Work item: Nothing but the lines from the start of the entries through the line containing "scientific name: Cervus elaphus" should appear in the answer, each given exactly.

Saved entries
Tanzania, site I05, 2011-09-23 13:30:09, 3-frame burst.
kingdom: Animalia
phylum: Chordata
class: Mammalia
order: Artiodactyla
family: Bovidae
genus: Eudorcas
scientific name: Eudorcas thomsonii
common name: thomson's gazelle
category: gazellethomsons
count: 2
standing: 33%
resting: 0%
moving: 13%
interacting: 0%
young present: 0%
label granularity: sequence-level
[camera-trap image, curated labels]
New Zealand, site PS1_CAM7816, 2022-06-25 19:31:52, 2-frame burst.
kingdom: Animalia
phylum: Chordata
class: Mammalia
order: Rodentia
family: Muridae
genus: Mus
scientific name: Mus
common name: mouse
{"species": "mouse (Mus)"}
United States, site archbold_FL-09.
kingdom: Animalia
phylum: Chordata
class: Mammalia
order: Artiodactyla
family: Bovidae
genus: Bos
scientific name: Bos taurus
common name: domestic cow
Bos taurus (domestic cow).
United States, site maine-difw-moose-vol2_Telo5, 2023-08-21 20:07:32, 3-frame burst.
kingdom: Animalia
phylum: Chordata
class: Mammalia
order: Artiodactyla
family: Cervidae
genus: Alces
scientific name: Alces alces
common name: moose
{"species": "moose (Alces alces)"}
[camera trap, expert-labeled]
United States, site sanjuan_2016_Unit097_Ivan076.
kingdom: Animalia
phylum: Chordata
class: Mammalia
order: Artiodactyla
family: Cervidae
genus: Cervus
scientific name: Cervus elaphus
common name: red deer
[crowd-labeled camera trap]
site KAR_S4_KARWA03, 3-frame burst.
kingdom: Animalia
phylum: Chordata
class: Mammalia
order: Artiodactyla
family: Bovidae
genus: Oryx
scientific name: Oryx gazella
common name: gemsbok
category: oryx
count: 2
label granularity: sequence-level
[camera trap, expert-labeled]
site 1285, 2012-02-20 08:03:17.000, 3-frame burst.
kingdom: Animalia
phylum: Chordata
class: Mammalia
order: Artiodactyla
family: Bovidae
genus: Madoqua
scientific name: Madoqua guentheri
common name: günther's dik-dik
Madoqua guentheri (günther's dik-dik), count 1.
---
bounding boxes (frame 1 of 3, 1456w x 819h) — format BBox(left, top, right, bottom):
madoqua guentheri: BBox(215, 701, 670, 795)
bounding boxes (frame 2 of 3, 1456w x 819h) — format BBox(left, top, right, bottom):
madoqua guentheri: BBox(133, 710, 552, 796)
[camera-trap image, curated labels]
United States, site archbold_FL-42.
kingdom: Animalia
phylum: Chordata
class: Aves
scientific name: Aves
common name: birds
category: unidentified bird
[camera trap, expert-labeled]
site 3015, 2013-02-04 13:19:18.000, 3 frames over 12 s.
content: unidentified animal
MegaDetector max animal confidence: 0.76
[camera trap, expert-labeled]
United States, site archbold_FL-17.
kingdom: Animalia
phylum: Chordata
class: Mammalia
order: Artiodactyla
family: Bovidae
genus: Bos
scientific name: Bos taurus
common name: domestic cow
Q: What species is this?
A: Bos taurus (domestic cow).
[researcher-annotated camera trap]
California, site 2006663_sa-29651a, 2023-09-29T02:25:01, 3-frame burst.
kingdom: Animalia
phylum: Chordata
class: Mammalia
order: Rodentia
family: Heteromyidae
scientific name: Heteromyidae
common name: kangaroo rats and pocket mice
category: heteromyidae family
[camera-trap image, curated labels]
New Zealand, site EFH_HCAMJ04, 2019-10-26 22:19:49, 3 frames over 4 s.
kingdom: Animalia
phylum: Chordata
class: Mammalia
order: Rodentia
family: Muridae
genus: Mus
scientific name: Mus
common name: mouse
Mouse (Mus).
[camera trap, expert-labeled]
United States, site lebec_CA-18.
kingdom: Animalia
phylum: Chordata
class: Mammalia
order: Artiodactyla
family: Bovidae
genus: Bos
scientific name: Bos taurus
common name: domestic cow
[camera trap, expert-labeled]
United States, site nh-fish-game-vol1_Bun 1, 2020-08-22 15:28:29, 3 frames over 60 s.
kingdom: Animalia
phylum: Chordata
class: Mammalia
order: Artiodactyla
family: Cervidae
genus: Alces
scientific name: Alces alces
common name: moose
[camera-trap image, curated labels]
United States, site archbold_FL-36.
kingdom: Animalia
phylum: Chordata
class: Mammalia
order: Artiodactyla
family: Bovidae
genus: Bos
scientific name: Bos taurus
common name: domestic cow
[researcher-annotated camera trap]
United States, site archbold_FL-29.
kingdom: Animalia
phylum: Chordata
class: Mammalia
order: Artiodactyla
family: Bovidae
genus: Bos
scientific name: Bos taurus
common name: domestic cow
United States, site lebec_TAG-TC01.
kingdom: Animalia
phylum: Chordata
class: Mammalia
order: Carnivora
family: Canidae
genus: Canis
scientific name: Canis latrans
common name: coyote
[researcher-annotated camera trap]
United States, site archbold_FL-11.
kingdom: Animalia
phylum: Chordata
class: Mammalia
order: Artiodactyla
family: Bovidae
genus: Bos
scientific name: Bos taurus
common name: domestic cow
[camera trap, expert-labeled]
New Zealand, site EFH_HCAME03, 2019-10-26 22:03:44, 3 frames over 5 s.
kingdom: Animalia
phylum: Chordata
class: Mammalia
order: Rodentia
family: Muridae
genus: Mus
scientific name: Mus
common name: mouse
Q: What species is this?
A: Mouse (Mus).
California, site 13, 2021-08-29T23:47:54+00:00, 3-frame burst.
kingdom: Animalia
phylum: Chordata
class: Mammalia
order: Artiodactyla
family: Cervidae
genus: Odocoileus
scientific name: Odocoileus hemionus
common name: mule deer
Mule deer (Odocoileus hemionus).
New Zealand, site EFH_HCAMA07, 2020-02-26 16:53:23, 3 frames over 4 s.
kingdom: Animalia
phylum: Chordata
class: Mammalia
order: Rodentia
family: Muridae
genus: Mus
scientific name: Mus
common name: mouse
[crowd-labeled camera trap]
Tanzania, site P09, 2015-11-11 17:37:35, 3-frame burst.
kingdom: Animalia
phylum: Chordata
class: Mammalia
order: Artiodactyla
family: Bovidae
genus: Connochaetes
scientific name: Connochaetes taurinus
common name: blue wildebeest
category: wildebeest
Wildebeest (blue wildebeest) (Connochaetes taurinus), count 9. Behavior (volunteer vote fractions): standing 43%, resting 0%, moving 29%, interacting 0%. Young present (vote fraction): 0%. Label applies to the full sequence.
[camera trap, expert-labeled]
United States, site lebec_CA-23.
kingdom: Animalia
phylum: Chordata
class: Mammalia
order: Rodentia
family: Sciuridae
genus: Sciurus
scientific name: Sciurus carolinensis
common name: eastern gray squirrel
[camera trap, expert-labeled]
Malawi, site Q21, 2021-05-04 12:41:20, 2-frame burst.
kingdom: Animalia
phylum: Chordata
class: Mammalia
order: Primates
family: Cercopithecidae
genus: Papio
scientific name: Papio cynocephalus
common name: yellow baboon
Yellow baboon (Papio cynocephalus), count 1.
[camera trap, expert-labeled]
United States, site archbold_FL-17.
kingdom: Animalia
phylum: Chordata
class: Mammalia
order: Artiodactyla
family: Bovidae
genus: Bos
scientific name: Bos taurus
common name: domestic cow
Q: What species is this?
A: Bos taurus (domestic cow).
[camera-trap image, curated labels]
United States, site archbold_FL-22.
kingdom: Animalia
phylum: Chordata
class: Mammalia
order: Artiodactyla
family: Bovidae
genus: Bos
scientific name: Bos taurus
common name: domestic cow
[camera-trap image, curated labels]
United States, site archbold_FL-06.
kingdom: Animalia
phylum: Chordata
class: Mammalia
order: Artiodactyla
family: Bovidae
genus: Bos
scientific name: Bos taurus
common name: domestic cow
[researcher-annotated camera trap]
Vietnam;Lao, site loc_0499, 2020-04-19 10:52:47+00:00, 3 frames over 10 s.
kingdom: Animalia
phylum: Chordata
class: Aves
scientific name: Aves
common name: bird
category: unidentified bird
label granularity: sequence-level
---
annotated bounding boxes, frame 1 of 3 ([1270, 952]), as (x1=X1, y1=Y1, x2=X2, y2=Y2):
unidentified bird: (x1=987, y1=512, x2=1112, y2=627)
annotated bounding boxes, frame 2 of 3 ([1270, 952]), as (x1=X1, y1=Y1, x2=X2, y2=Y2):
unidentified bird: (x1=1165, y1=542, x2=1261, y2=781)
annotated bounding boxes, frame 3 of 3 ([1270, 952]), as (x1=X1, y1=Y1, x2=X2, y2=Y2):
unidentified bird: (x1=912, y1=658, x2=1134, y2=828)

Exercise answer:
Tanzania, site I05, 2011-09-23 13:30:09, 3-frame burst.
kingdom: Animalia
phylum: Chordata
class: Mammalia
order: Artiodactyla
family: Bovidae
genus: Eudorcas
scientific name: Eudorcas thomsonii
common name: thomson's gazelle
category: gazellethomsons
count: 2
standing: 33%
resting: 0%
moving: 13%
interacting: 0%
young present: 0%
label granularity: sequence-level
[camera-trap image, curated labels]
New Zealand, site PS1_CAM7816, 2022-06-25 19:31:52, 2-frame burst.
kingdom: Animalia
phylum: Chordata
class: Mammalia
order: Rodentia
family: Muridae
genus: Mus
scientific name: Mus
common name: mouse
{"species": "mouse (Mus)"}
United States, site archbold_FL-09.
kingdom: Animalia
phylum: Chordata
class: Mammalia
order: Artiodactyla
family: Bovidae
genus: Bos
scientific name: Bos taurus
common name: domestic cow
Bos taurus (domestic cow).
United States, site maine-difw-moose-vol2_Telo5, 2023-08-21 20:07:32, 3-frame burst.
kingdom: Animalia
phylum: Chordata
class: Mammalia
order: Artiodactyla
family: Cervidae
genus: Alces
scientific name: Alces alces
common name: moose
{"species": "moose (Alces alces)"}
[camera trap, expert-labeled]
United States, site sanjuan_2016_Unit097_Ivan076.
kingdom: Animalia
phylum: Chordata
class: Mammalia
order: Artiodactyla
family: Cervidae
genus: Cervus
scientific name: Cervus elaphus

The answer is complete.